#### [Saved entries]
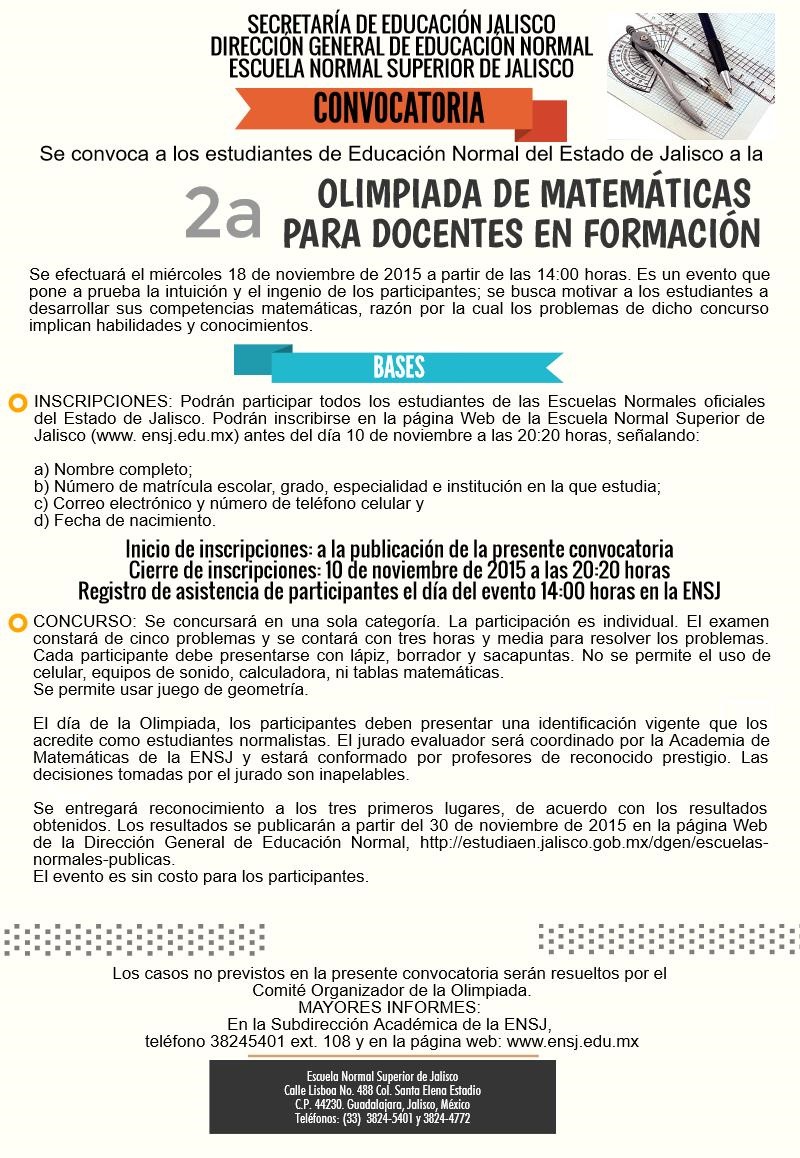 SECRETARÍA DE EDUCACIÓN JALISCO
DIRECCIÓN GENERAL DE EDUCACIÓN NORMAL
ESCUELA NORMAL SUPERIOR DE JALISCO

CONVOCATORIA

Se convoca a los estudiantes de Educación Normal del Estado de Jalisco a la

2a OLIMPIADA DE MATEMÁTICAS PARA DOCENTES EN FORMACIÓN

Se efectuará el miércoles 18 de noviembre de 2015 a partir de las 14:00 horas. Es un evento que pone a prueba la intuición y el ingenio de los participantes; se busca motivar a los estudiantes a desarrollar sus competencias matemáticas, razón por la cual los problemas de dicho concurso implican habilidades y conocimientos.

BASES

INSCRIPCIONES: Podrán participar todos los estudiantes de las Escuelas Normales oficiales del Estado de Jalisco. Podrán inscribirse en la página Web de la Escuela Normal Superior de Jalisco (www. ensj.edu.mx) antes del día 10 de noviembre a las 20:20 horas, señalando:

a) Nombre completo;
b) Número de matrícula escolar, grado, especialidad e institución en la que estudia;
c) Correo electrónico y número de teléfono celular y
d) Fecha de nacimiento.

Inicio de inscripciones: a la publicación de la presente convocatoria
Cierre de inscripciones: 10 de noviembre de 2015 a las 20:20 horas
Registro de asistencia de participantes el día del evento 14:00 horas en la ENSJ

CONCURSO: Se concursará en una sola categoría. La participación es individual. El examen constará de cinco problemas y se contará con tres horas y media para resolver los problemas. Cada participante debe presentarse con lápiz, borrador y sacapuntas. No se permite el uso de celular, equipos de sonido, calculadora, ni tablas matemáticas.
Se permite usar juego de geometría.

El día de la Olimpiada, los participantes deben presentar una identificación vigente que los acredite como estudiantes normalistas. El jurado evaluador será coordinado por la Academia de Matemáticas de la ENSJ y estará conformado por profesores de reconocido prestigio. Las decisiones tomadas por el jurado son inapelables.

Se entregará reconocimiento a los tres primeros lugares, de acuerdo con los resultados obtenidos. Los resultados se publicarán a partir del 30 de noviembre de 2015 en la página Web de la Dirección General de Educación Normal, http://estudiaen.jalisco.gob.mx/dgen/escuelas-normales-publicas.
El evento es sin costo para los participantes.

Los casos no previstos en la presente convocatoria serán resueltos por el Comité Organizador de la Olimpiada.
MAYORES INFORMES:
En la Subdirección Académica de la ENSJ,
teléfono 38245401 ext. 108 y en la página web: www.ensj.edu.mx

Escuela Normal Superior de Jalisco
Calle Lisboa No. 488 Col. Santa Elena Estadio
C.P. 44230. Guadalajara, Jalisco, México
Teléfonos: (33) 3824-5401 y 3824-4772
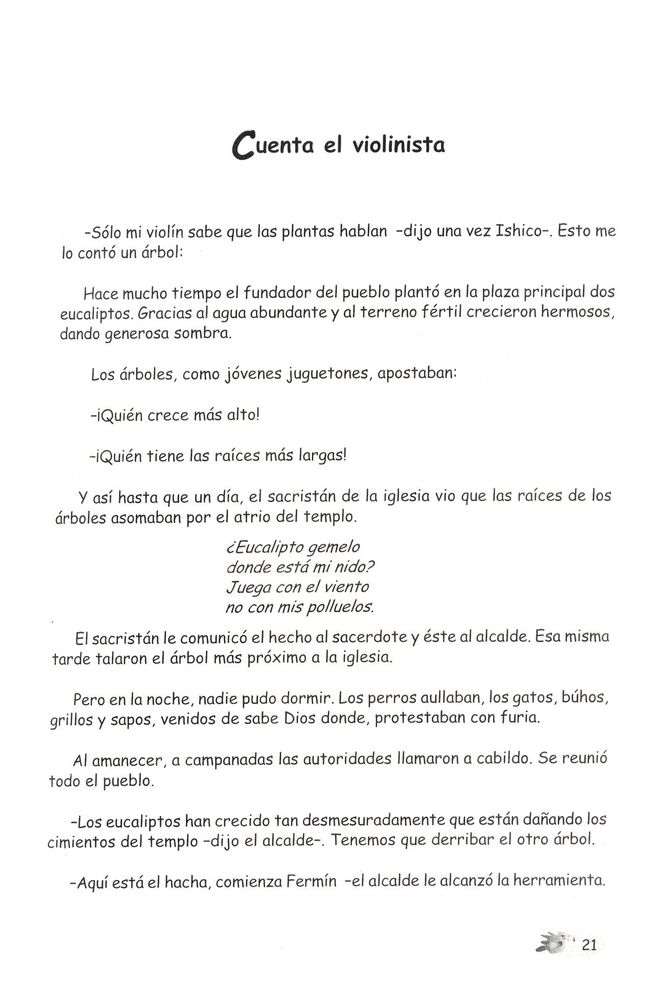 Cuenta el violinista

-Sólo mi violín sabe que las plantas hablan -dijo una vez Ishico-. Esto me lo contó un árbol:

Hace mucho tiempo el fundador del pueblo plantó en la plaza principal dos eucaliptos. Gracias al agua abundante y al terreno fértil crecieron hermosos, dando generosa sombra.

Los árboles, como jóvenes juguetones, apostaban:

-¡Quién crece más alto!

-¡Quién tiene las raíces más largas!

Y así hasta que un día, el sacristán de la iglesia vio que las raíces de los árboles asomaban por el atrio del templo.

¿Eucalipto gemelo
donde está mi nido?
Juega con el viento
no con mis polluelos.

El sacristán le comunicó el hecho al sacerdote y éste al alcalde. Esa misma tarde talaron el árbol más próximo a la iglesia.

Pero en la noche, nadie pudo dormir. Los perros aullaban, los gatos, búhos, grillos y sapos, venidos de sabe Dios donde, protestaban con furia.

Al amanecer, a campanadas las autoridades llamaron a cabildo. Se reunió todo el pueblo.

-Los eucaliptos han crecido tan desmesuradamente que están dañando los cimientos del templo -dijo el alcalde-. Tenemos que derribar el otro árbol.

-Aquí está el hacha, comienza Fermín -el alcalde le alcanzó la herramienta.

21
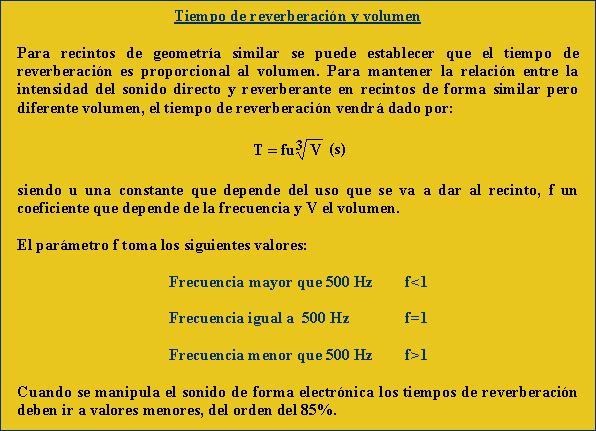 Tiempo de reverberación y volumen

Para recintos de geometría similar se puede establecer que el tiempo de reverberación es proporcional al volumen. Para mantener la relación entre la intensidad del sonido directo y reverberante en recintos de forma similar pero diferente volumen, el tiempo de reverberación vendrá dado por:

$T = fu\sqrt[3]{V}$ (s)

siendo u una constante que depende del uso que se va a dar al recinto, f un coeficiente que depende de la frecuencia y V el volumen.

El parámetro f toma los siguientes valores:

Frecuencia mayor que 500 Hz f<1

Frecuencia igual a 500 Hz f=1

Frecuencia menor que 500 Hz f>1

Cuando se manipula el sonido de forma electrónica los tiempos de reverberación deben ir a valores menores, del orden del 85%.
==
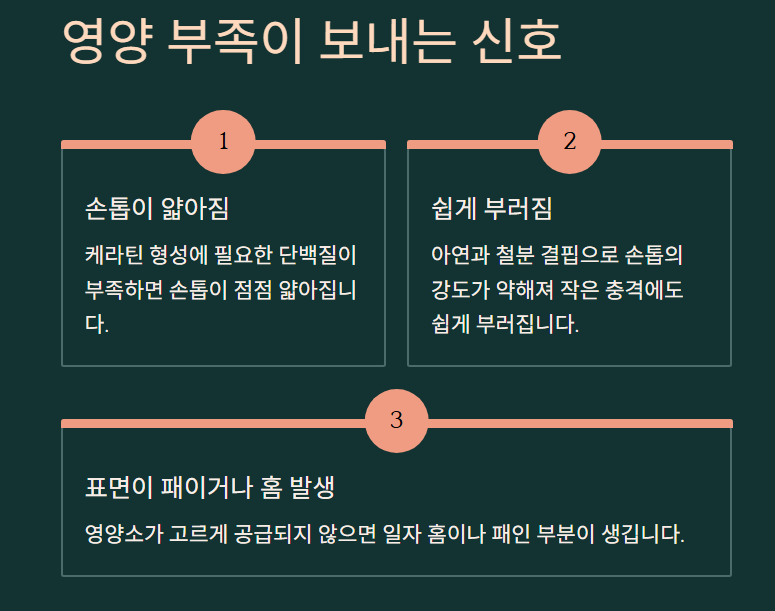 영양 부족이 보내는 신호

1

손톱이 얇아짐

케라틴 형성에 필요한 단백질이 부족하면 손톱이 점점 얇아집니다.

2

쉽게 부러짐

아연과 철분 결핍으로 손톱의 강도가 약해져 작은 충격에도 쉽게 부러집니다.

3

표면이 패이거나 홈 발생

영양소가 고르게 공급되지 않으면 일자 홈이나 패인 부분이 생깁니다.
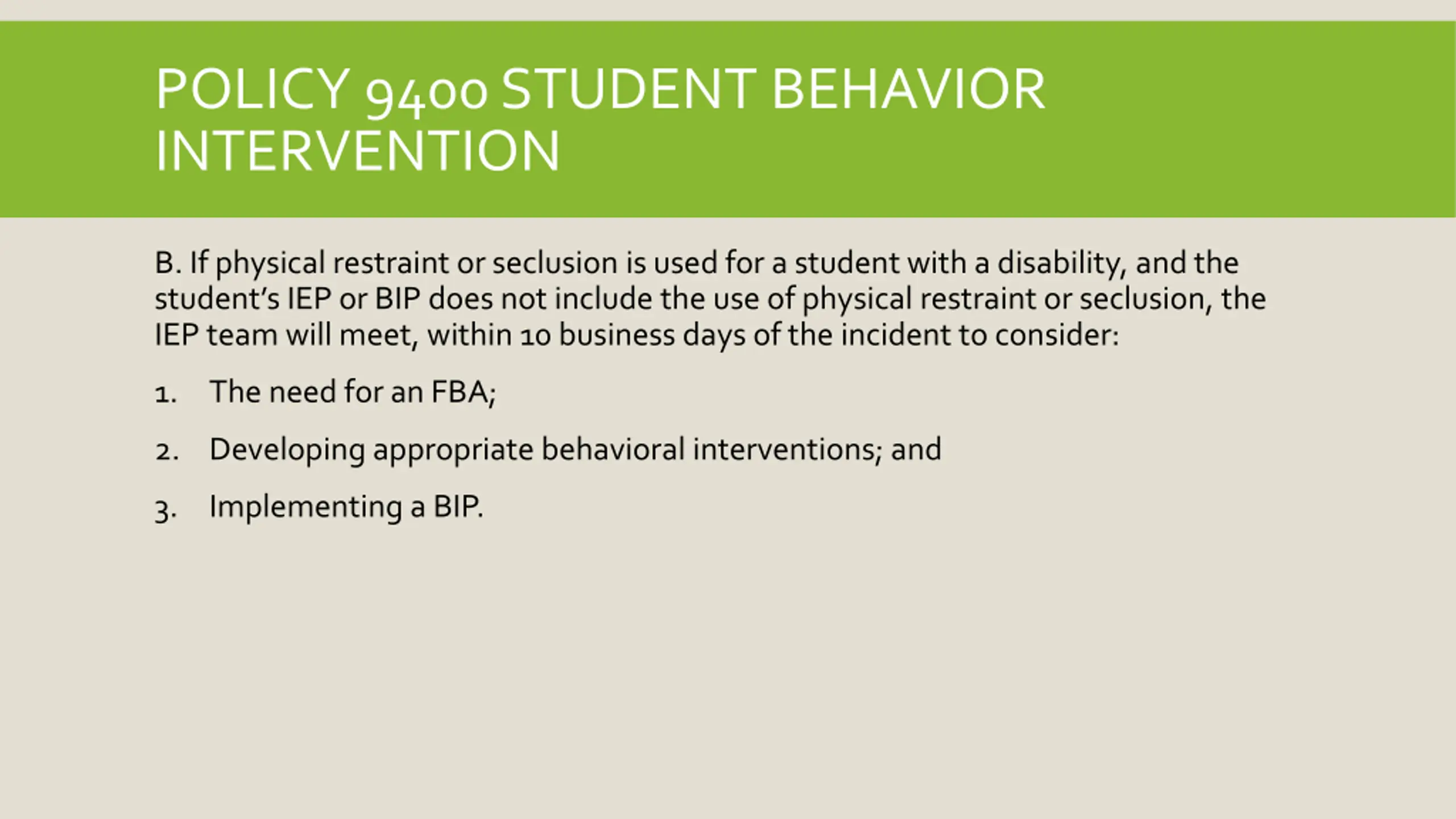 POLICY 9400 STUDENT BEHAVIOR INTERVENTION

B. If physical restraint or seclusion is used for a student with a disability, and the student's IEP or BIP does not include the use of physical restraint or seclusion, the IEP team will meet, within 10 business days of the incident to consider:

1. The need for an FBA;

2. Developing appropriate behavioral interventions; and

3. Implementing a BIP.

#### [ASSIGNMENT]
Search the data for the string "eucaliptos". List each line that has it.

#### [ANSWER FOR THE TASK]
Hace mucho tiempo el fundador del pueblo plantó en la plaza principal dos eucaliptos. Gracias al agua abundante y al terreno fértil crecieron hermosos, dando generosa sombra.
-Los eucaliptos han crecido tan desmesuradamente que están dañando los cimientos del templo -dijo el alcalde-. Tenemos que derribar el otro árbol.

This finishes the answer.